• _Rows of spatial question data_

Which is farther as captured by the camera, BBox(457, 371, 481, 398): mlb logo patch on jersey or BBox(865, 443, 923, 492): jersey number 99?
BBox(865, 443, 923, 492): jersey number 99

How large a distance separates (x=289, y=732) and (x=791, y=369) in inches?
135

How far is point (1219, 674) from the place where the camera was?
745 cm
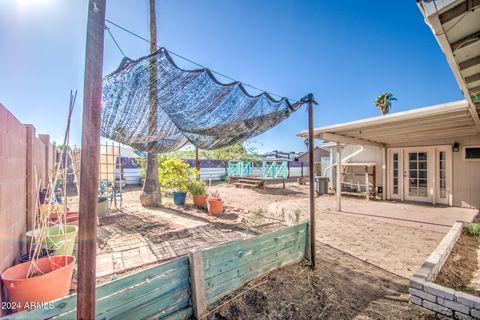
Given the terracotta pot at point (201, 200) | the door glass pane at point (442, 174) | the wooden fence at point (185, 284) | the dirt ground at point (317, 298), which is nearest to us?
the wooden fence at point (185, 284)

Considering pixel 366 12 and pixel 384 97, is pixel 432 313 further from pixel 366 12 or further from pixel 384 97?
pixel 384 97

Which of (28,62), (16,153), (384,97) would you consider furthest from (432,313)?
(384,97)

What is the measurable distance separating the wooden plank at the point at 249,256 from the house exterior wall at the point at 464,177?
21.7 ft

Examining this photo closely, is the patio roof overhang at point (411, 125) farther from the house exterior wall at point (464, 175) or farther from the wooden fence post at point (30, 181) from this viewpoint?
the wooden fence post at point (30, 181)

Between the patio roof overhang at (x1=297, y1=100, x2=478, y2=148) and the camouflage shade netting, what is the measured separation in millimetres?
2476

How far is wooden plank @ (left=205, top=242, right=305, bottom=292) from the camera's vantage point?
204cm

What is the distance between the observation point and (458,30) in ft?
6.10

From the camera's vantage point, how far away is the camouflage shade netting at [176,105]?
2789 mm

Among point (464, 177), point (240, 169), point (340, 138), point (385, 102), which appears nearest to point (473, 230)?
point (340, 138)

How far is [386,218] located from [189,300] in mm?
5243

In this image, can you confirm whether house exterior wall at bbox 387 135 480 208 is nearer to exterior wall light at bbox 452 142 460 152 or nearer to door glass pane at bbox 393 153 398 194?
exterior wall light at bbox 452 142 460 152

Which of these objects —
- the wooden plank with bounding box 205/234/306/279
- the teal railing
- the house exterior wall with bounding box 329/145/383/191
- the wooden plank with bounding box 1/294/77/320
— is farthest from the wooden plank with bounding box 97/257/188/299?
the teal railing

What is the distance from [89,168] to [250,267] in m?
1.88

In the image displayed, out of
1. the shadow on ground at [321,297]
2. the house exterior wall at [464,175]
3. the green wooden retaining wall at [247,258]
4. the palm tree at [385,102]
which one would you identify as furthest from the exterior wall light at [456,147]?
the palm tree at [385,102]
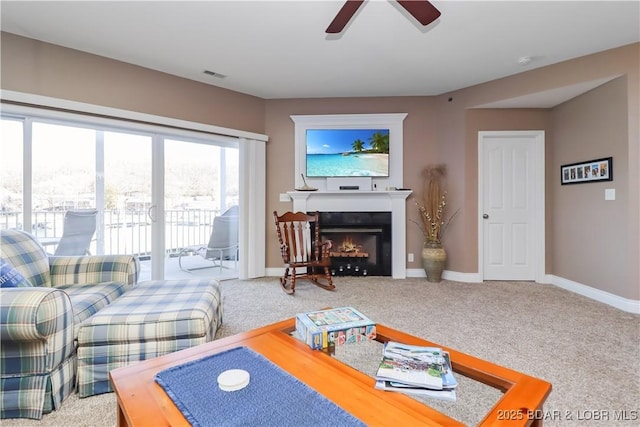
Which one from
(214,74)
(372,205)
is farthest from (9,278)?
(372,205)

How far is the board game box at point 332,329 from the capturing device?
1266 mm

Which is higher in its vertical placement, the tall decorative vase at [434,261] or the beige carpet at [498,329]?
the tall decorative vase at [434,261]

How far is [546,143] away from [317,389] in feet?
14.4

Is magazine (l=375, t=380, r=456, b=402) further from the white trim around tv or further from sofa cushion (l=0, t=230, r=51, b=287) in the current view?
the white trim around tv

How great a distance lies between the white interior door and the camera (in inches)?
155

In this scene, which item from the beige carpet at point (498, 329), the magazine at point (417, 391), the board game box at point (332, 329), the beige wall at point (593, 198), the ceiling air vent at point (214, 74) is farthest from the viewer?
the ceiling air vent at point (214, 74)

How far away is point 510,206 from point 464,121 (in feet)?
4.23

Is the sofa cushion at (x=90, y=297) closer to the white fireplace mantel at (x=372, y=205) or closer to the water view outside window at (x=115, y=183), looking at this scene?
the water view outside window at (x=115, y=183)

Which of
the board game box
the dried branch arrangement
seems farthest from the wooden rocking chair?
the board game box

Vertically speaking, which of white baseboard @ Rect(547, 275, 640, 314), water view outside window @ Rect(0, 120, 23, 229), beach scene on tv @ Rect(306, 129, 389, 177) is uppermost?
beach scene on tv @ Rect(306, 129, 389, 177)

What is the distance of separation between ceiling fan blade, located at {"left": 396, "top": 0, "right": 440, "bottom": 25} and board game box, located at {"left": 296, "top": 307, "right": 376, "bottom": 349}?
65.7 inches

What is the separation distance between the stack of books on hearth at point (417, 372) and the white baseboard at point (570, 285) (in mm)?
2949

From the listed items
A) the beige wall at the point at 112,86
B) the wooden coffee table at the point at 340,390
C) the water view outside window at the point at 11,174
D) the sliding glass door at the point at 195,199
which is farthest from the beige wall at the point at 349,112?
the wooden coffee table at the point at 340,390

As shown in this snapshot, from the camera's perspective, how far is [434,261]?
3.88 m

• _Stated exercise_
Pictures appear in the records above. Output everything except them, exactly.

• _Complete response_
Which is farther as captured by the camera, BBox(457, 371, 481, 398): mlb logo patch on jersey or BBox(865, 443, 923, 492): jersey number 99?
BBox(865, 443, 923, 492): jersey number 99

How large a distance separates (x=289, y=732) and (x=791, y=369) in inches?
135

How far is point (1219, 674) from the place where the camera was?
745 cm
Given the terracotta pot at point (201, 200) | the door glass pane at point (442, 174) | the wooden fence at point (185, 284) | the dirt ground at point (317, 298), which is nearest to us?
the wooden fence at point (185, 284)

Considering pixel 366 12 and pixel 384 97, is pixel 432 313 further from pixel 366 12 or further from pixel 384 97?
pixel 384 97

Which of (28,62), (16,153), (384,97) would you consider furthest from (432,313)?
(384,97)

What is the measurable distance separating the wooden plank at the point at 249,256 from the house exterior wall at the point at 464,177?
21.7 ft

Examining this photo closely, is the patio roof overhang at point (411, 125) farther from the house exterior wall at point (464, 175) or farther from the wooden fence post at point (30, 181) from this viewpoint?
the wooden fence post at point (30, 181)

Between the patio roof overhang at (x1=297, y1=100, x2=478, y2=148) and the camouflage shade netting, what is the measured separation in millimetres?
2476

How far is wooden plank @ (left=205, top=242, right=305, bottom=292) from the camera's vantage point?
204cm

What is the distance between the observation point and (458,30) in ft?
6.10

From the camera's vantage point, how far away is the camouflage shade netting at [176,105]?
2789 mm

Among point (464, 177), point (240, 169), point (340, 138), point (385, 102), which appears nearest to point (473, 230)?
point (340, 138)

How far is [386,218] located from [189,300] in mm?
5243

In this image, can you confirm whether house exterior wall at bbox 387 135 480 208 is nearer to exterior wall light at bbox 452 142 460 152 or nearer to door glass pane at bbox 393 153 398 194?
exterior wall light at bbox 452 142 460 152

Which of these objects —
- the wooden plank with bounding box 205/234/306/279
- the teal railing
- the house exterior wall with bounding box 329/145/383/191
- the wooden plank with bounding box 1/294/77/320
— is farthest from the wooden plank with bounding box 97/257/188/299?
the teal railing

What is the distance from [89,168] to [250,267] in m?
1.88

In the image displayed, out of
1. the shadow on ground at [321,297]
2. the house exterior wall at [464,175]
3. the green wooden retaining wall at [247,258]
4. the palm tree at [385,102]
which one would you identify as furthest from the exterior wall light at [456,147]?
the palm tree at [385,102]
Which one from
(214,74)
(372,205)
is farthest from (9,278)?
(372,205)

How far is the board game box at point 332,329 from the capturing device?
1266 mm

Which is higher in its vertical placement, the tall decorative vase at [434,261] or the beige carpet at [498,329]?
the tall decorative vase at [434,261]

How far is [546,143] away from [317,389] in feet?
14.4

Is magazine (l=375, t=380, r=456, b=402) further from the white trim around tv or further from sofa cushion (l=0, t=230, r=51, b=287) in the current view?
the white trim around tv

How great a distance lies between the white interior door and the camera (in inches)?
155

In this scene, which item from the beige carpet at point (498, 329), the magazine at point (417, 391), the board game box at point (332, 329), the beige wall at point (593, 198), the ceiling air vent at point (214, 74) is farthest from the viewer?
the ceiling air vent at point (214, 74)

How far away is point 510,206 from point 464,121 (in feet)?
4.23

Is the sofa cushion at (x=90, y=297) closer to the white fireplace mantel at (x=372, y=205) or closer to the water view outside window at (x=115, y=183), looking at this scene?
the water view outside window at (x=115, y=183)

Which of
the board game box
the dried branch arrangement
seems farthest from the wooden rocking chair?
the board game box

Vertically speaking, which of white baseboard @ Rect(547, 275, 640, 314), water view outside window @ Rect(0, 120, 23, 229), beach scene on tv @ Rect(306, 129, 389, 177) is uppermost?
beach scene on tv @ Rect(306, 129, 389, 177)

What is the distance of separation between ceiling fan blade, located at {"left": 396, "top": 0, "right": 440, "bottom": 25} and board game box, located at {"left": 296, "top": 307, "right": 376, "bottom": 349}?
65.7 inches

What is the separation distance between the stack of books on hearth at point (417, 372) and the white baseboard at point (570, 285) (in mm)?
2949

From the listed items
A) the beige wall at the point at 112,86
B) the wooden coffee table at the point at 340,390
C) the water view outside window at the point at 11,174
D) the sliding glass door at the point at 195,199
which is farthest from the beige wall at the point at 349,112?
the wooden coffee table at the point at 340,390

As shown in this snapshot, from the camera's perspective, how far is [434,261]?
3.88 m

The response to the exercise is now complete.